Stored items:

=== Begin Enclosure ===

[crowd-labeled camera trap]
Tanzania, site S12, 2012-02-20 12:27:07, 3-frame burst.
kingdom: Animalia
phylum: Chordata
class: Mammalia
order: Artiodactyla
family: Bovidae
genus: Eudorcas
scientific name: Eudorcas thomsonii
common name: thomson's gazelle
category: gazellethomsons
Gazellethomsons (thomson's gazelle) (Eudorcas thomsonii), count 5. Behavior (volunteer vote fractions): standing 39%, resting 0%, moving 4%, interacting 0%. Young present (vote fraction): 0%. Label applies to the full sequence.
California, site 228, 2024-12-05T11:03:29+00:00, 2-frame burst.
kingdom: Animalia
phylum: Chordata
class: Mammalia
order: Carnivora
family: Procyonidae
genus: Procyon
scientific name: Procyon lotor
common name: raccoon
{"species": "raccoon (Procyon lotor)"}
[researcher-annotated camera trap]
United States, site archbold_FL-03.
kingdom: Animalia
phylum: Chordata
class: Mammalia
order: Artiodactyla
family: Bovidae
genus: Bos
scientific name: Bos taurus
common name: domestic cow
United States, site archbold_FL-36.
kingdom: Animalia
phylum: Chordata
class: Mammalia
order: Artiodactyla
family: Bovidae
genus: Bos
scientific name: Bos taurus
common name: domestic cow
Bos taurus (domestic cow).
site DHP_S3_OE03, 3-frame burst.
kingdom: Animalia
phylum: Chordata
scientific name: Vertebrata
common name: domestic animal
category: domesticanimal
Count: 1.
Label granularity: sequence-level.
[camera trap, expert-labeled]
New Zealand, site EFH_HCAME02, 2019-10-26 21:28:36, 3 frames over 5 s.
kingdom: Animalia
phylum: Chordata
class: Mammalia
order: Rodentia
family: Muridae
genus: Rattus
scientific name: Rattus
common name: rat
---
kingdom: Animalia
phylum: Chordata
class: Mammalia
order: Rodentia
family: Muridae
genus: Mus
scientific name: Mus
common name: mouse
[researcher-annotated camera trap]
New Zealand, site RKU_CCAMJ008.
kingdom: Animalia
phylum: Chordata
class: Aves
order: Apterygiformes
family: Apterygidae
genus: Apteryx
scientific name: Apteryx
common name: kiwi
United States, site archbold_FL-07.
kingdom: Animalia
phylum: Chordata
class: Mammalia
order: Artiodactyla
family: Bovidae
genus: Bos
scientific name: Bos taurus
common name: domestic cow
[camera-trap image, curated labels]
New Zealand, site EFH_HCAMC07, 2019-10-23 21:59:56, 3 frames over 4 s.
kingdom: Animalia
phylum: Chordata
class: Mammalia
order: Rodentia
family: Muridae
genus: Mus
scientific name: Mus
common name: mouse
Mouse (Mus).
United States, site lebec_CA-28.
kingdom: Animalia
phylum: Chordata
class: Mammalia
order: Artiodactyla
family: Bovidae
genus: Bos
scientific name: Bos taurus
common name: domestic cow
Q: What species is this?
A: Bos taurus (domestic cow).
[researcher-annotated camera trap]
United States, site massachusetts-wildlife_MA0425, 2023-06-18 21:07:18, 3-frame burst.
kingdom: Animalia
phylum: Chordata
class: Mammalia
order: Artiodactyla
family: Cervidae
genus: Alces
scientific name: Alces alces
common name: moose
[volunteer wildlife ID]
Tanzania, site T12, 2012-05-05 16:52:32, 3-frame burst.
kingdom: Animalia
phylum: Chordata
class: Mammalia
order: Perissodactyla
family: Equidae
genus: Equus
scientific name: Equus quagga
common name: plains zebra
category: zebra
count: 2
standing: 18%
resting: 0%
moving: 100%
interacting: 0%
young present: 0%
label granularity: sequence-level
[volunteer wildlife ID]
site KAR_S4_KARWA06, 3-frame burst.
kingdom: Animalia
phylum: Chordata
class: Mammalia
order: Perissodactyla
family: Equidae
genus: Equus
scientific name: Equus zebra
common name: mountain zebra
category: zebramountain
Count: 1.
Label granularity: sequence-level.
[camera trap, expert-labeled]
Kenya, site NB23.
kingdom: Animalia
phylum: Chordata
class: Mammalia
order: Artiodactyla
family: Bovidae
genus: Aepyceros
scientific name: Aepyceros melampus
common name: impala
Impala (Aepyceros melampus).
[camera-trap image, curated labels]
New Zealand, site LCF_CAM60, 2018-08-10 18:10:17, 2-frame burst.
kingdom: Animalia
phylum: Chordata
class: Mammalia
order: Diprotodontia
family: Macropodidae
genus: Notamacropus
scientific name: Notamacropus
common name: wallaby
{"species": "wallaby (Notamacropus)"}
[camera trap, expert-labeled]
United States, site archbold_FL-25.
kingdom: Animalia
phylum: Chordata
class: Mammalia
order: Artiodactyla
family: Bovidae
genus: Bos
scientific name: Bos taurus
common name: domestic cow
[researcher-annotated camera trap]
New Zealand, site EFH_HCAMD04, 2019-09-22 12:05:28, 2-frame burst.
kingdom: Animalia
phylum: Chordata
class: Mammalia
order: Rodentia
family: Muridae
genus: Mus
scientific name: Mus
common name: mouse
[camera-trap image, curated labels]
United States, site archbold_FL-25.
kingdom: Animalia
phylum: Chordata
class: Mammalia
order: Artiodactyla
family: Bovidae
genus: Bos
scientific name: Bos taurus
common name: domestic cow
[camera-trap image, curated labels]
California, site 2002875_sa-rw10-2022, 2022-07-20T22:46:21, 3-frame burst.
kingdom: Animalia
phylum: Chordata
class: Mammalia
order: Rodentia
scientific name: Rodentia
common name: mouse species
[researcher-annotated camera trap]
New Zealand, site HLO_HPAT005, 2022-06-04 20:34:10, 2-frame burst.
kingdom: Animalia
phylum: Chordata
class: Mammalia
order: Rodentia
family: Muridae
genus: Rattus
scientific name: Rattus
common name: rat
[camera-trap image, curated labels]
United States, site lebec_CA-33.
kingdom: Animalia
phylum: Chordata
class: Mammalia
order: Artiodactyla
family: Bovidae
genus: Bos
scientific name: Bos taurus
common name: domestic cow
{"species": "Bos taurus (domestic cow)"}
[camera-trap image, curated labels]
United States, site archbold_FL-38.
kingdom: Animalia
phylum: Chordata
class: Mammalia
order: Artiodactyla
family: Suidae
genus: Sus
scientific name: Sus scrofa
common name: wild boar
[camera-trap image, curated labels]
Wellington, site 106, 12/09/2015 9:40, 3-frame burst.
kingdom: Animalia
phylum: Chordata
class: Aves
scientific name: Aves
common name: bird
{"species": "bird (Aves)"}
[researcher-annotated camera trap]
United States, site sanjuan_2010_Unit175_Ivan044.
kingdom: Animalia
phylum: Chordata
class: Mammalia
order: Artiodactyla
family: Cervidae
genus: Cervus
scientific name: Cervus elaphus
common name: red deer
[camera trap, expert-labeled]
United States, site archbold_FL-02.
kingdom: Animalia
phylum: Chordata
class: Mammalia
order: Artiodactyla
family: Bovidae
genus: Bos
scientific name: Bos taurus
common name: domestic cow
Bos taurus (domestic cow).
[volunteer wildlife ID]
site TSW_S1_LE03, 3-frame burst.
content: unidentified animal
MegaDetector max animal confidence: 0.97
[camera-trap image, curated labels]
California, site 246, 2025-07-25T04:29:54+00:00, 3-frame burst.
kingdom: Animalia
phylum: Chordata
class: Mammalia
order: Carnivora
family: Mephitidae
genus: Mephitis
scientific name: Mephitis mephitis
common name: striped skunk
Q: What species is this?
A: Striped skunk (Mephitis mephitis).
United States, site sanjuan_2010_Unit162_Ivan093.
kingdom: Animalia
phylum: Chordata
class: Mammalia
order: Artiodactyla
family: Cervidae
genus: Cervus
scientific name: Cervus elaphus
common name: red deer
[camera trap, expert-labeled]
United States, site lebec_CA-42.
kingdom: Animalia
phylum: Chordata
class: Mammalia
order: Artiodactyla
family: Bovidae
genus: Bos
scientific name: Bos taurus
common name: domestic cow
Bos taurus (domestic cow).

=== End Enclosure ===

Assignment: Please print the lines from the start of the records up to and including the line with "common name: thomson's gazelle", copying each one exactly and leaving out the rest.

Answer area:
[crowd-labeled camera trap]
Tanzania, site S12, 2012-02-20 12:27:07, 3-frame burst.
kingdom: Animalia
phylum: Chordata
class: Mammalia
order: Artiodactyla
family: Bovidae
genus: Eudorcas
scientific name: Eudorcas thomsonii
common name: thomson's gazelle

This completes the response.